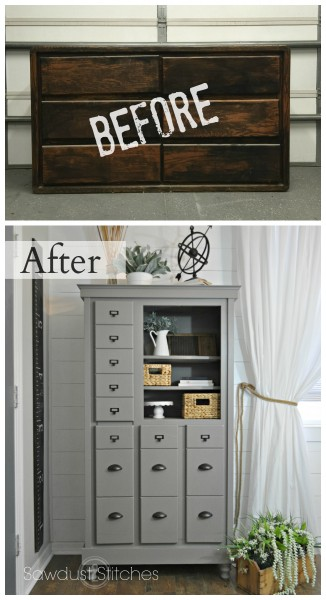 14 impressive ideas for turning secondhand finds into beautiful home decor. - Littlehouseoffour.com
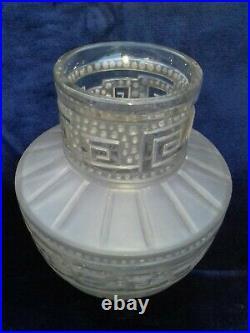 Etling Tateos Vie Eternelle Art Deco Vase En Verre Moule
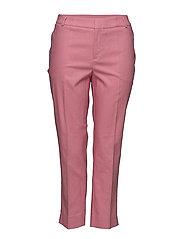 Linen suit trousers - LT-PASTEL PINK
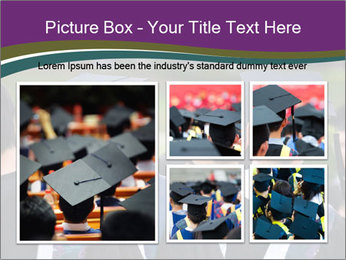 0000084139 PowerPoint Template - Slide 19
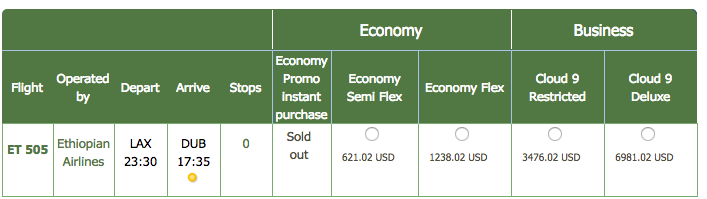 How I successfully bid on an Ethiopian Airlines Business Class upgrade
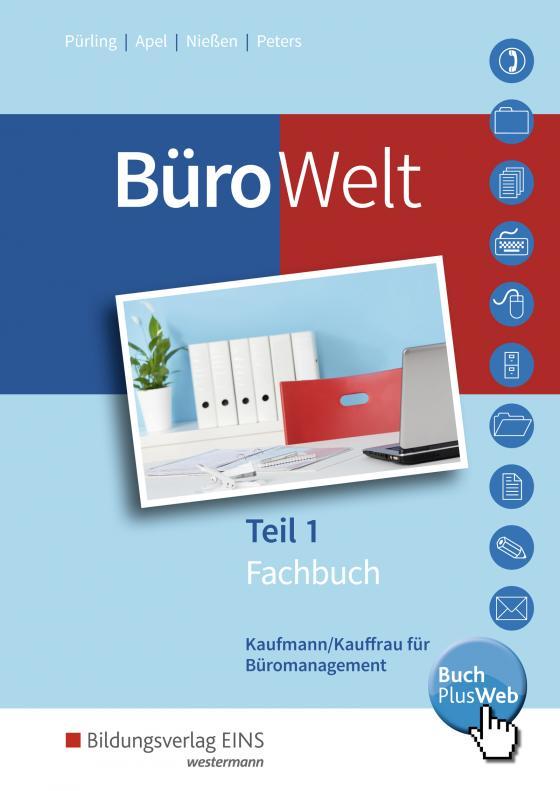 Cover-Bild BüroWelt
-- -- --
**ABOUT THIS EXERCISE**
Keeping the pictures out, output the records from above exactly and completely.

**WRITTEN ANSWER**
 14 impressive ideas for turning secondhand finds into beautiful home decor. - Littlehouseoffour.com
 Etling Tateos Vie Eternelle Art Deco Vase En Verre Moule
 Linen suit trousers - LT-PASTEL PINK
 0000084139 PowerPoint Template - Slide 19
 How I successfully bid on an Ethiopian Airlines Business Class upgrade
 Cover-Bild BüroWelt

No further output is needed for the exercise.